After this commission failed to produce results, Congress summoned the participants to Washington in 1880. A treaty was agreed upon where the White River Utes agreed to be forcefully removed from their home to Uintah Reservation in Utah, and the Uncompahgre Utes, who had not participated in the uprising, were to remain in Colorado, but on a smaller parcel of land. However, later this plan was changed to better suit the settlers, and the Uncompahgre Utes were also nonconsensually forced out of their homeland to Utah instead. The Ute Removal Act denied the Ute 12 e6acre of land that had formerly been guaranteed to them in perpetuity. Congress insisted that the Utes be forcibly removed from the "Shining Mountains" and relocated to eastern Utah. The Southern Ute were also to be moved, although it proved difficult to find them land in neighboring states. Ultimately, they remained on a reservation along the border of Colorado and New Mexico.

After forcibly removing, the Uncompahgre Utes named their new land reserve Ouray Reservation after the late Chief Ouray, who died in August 1880, occurred on August 28, 1881. The Uncompahgres were moved under the accompaniment of the army, commanded by Colonel Ranald MacKenzie. The army was used to force the Utes to move out of their home, but also "served to protect" the Utes from the wrath of the settlers who followed the exodus of the Uncompahgres.

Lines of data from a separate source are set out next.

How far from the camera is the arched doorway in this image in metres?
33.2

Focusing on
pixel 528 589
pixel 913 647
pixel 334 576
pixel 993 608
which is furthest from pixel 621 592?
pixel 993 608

The White River Utes were more difficult to move from their own home. The Indian Bureau lured them to the Uintah Reservation by sending their rations and small land compensation payments there. The White River Utes remained largely nomadic, and remained a "threat" to return to their home of Colorado. For that reason, the army, with the aid of the Department of the Interior, planned a military post next to the Utah reservations. When Chief Jack and the White River Utes fled back to Colorado, the army tracked down and located them on April 28, 1882. Soldiers murdered him while he was trying to avoid capture and being forced to return to Uintah Reservation. The removal of the Utes from most of their homelands in Colorado effectively marked the end of the White River War.